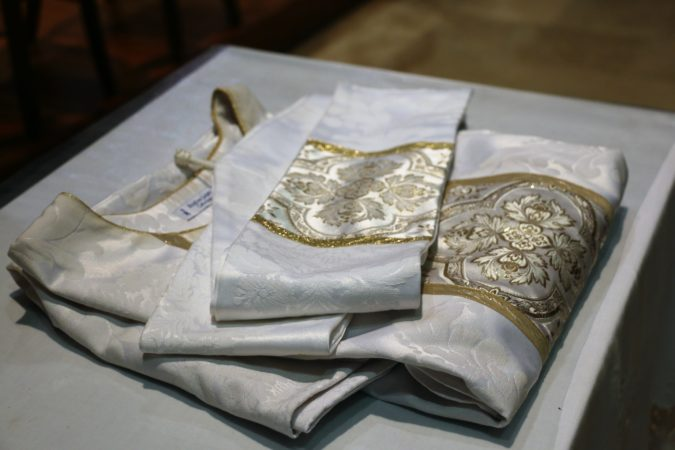 Ordination-JR-Bonhomme-Elven-chasuble-16-fev-2020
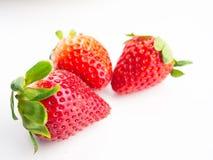 Isolerad jordgubbe på vit bakgrund, selektiv fokus Arkivbilder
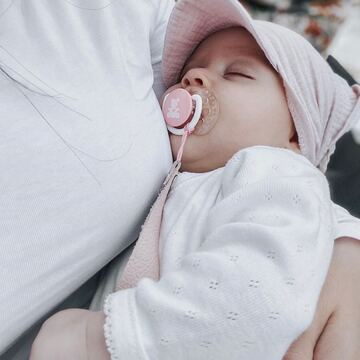 Nie ma nic piękniejszego niż spokojny sen w ramionach mamy 🤍  www.maylily.pl #chusteczkamuślinowa #chusteczkazdaszkiem #chustkazdaszkiem #maylily #lato #maluszek #instababygirl #sleepingbaby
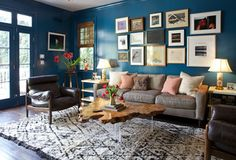 What Goes With Leather Furniture? Houzz helps you with this design dilemma with great tips from the pros.
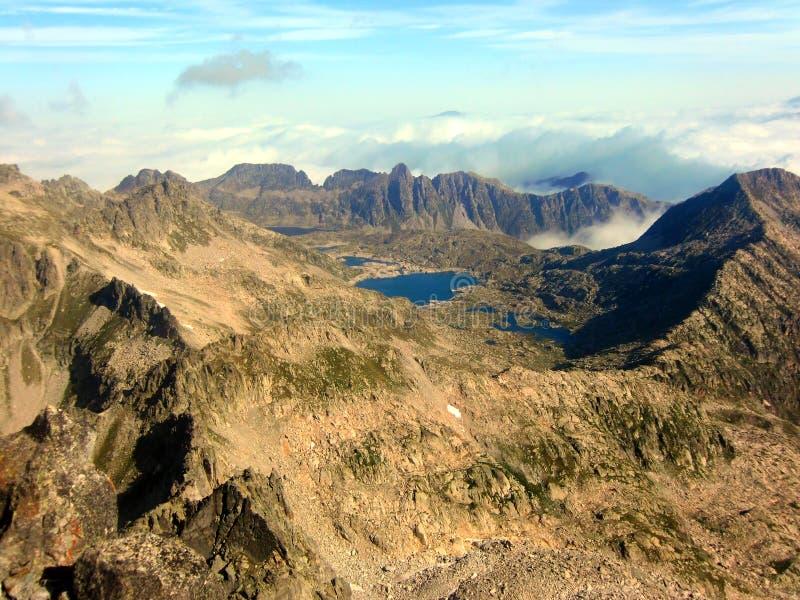 Lago nas montanhas do maciço de Besiberri imagem de stock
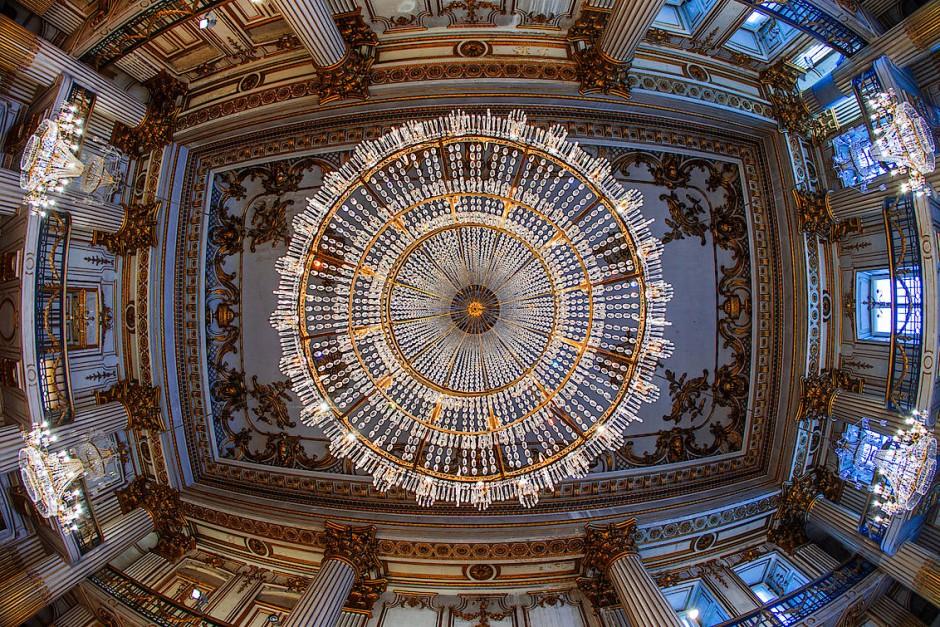 Blick an die Decke des Goldenen Saals mit Kronleuchter in der Mitte.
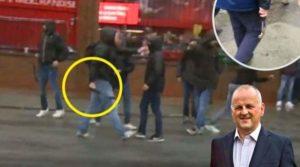 Η στιγμή της επίθεσης στον Sean Cox.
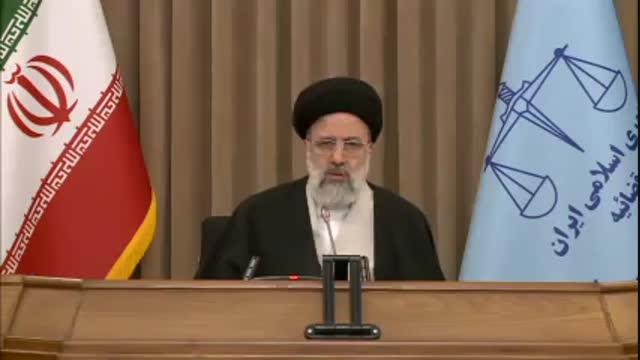 انتقاد آیت الله رئیسی از شیوه اجرای طرح گرانی بنزین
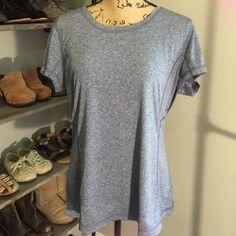 TEMP👎Tek Gear drytek athletic shirt Tell Gear drytek athletic shirt- size XL- 100% polyester- rarely worn- fabulous condition! Tek Gear Tops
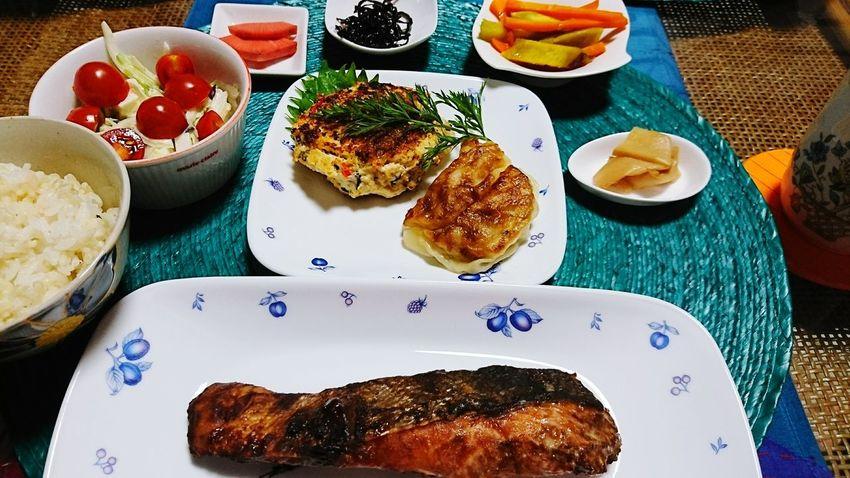 夜ごはん☆ Food Japanese Food Food Porn Healthy Eating Dinner Salmone ハンバーグ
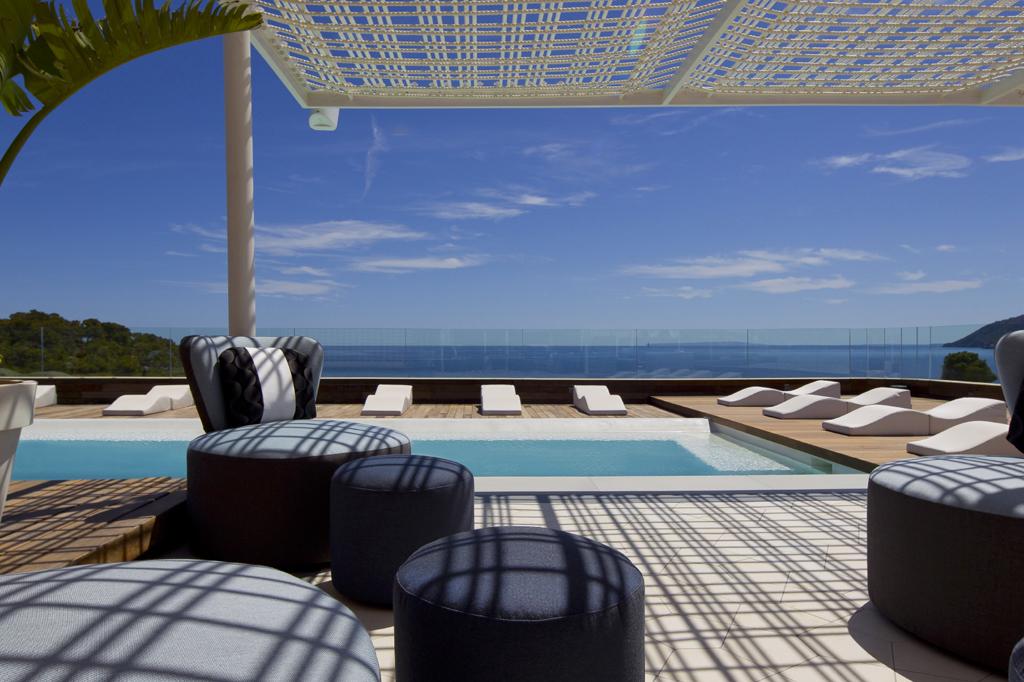 Luxury hotels in ibiza for Designer hotels mallorca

Exercise description:
In the listing above, find the line containing "Nie ma nic piękniejszego". Output it and every line after it up to and including the line containing "TEMP👎Tek Gear drytek", exactly, but skip the pictures.

Response:
 Nie ma nic piękniejszego niż spokojny sen w ramionach mamy 🤍  www.maylily.pl #chusteczkamuślinowa #chusteczkazdaszkiem #chustkazdaszkiem #maylily #lato #maluszek #instababygirl #sleepingbaby
 What Goes With Leather Furniture? Houzz helps you with this design dilemma with great tips from the pros.
 Lago nas montanhas do maciço de Besiberri imagem de stock
 Blick an die Decke des Goldenen Saals mit Kronleuchter in der Mitte.
 Η στιγμή της επίθεσης στον Sean Cox.
 انتقاد آیت الله رئیسی از شیوه اجرای طرح گرانی بنزین
 TEMP👎Tek Gear drytek athletic shirt Tell Gear drytek athletic shirt- size XL- 100% polyester- rarely worn- fabulous condition! Tek Gear Tops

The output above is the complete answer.